3 December 2010

Towards an ethical music downloading?


In expressing your opinion about digital piracy (in reaction to my post of last week), many of you suggested that the copyright industries should find alternative and creative ways to distribute their content in order to better compete with end-user piracy. Here is a sample of your comments:

“Companies should find an alternative like for example propose a rental for customers to download music and films for a certain period.” (Mehdi Charef)

“what could be tried to be created is a sort of differentiation between the kind of product that is available for a cost and that is available for free.” (Preeti Kaushik)

“One way to combat this can be to include revenue generating mechanisms in file sharing sites themselves like inserting advertisements amongst the files or on the site(which can provide revenue on a per hit basis)” (Avinash Anil Pandit)

“There are also other solutions to listen to music for free : some platform (like Spotify, Deezer, …) propose to listen to music for free, it is not illegal because they pay the royalties with ads on their website or between 2 songs” (Tung Le Van Thanh)

“A solution to reduce illegal downloads could be e.g. allowing customers to download free and legal a certain amount of maybe 2 songs a month from the site of a music company. Or one can try how it works if the costumers themselves can decide which price they are willing to pay for a song.” (René Petilliot)

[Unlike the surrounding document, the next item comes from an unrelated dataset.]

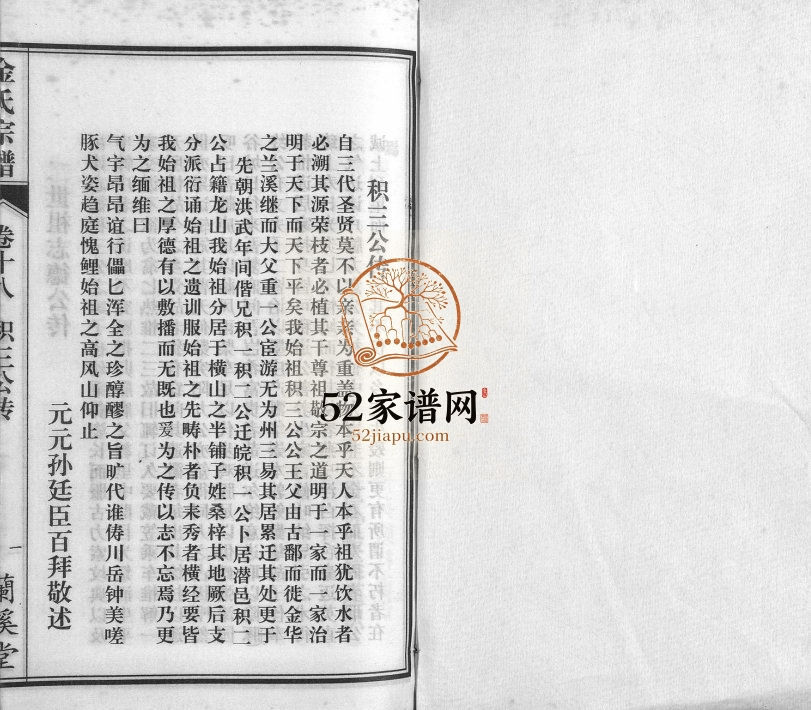 金氏宗谱[18卷]2009年修 安徽桐城兰溪堂金氏电子版家谱下载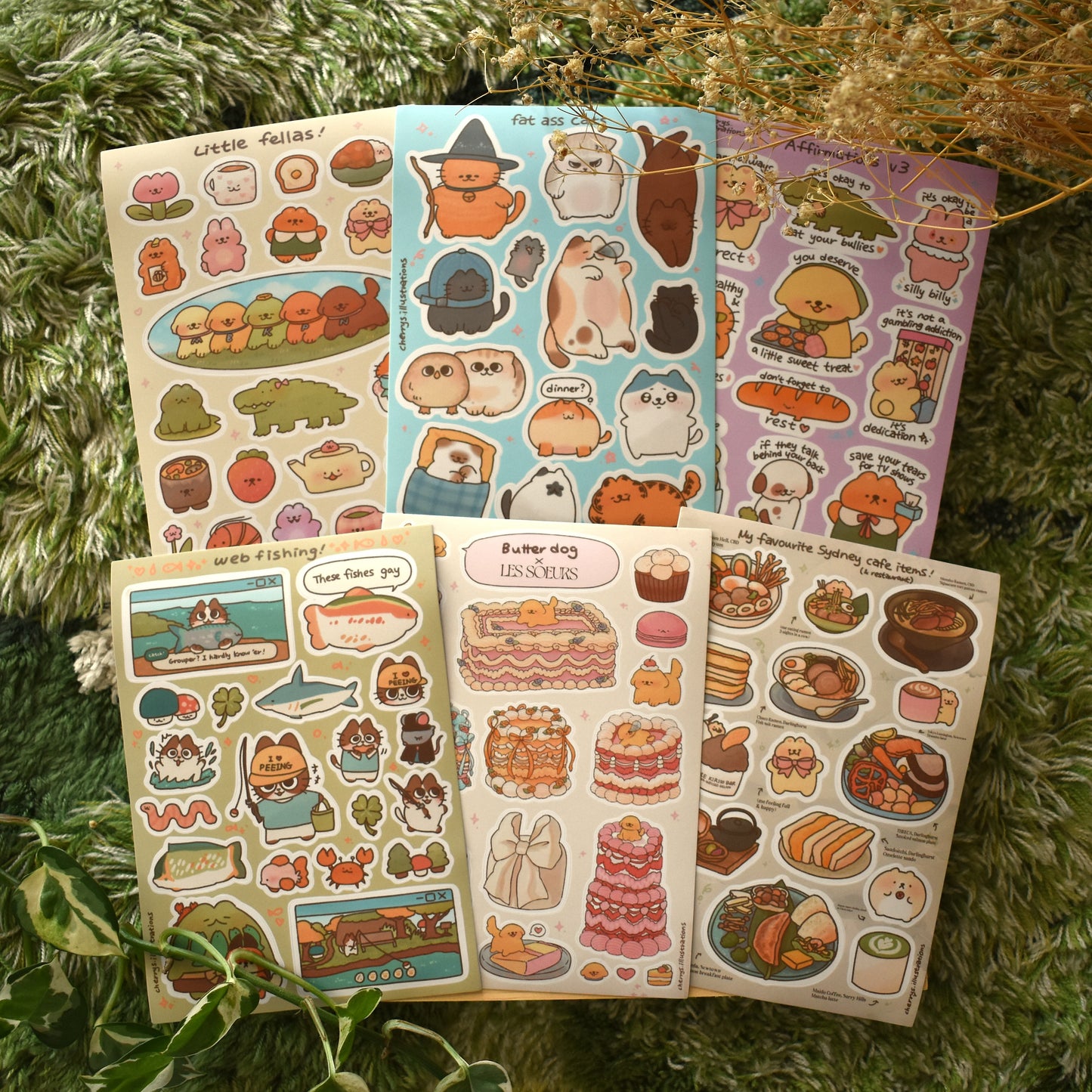 Web Fishing Sticker Sheet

“Considering that it is difficult to combat piracy in this field, it should be interesting to find other ways of bypassing this problem. For example, to offer digital goods at price floor or to offer a customer service in order to make pirated products less interesting.” (Mathieu Zen)

“The entertainment industry has to provide less expensive alternatives for CD’s, DVD’s and video games and provide them in a digital format.” (Thomas Boriale)

“A solution might be to enable online sharing while earning revenue from hits and advertisements. This would give consumers their music and the producers their revenue.” (Saagar Sinha)

“I would firstly suggest to find a way trough which artists could join their efforts and create online platforms enabling consumers to download plenty of materials as they pay a global subscription fee (kind of royalty) to get the access.” (Sophie Cambron)

“[Movie/music producers] should explore the possibility to provide customers with different ways to buy music and films. Legal downloads are interesting and if it is easy enough to use, it might be able to compete with piracy.” (Lars Kronberg)

You might then be interested in discovering (if you don’t know it already) the new music download website www.Fairsharemusic.com, which proposes to tackle music piracy while helping charities by launching what the founders have described as “ethical music downloading“.

I am curious to know what you think of this initiative.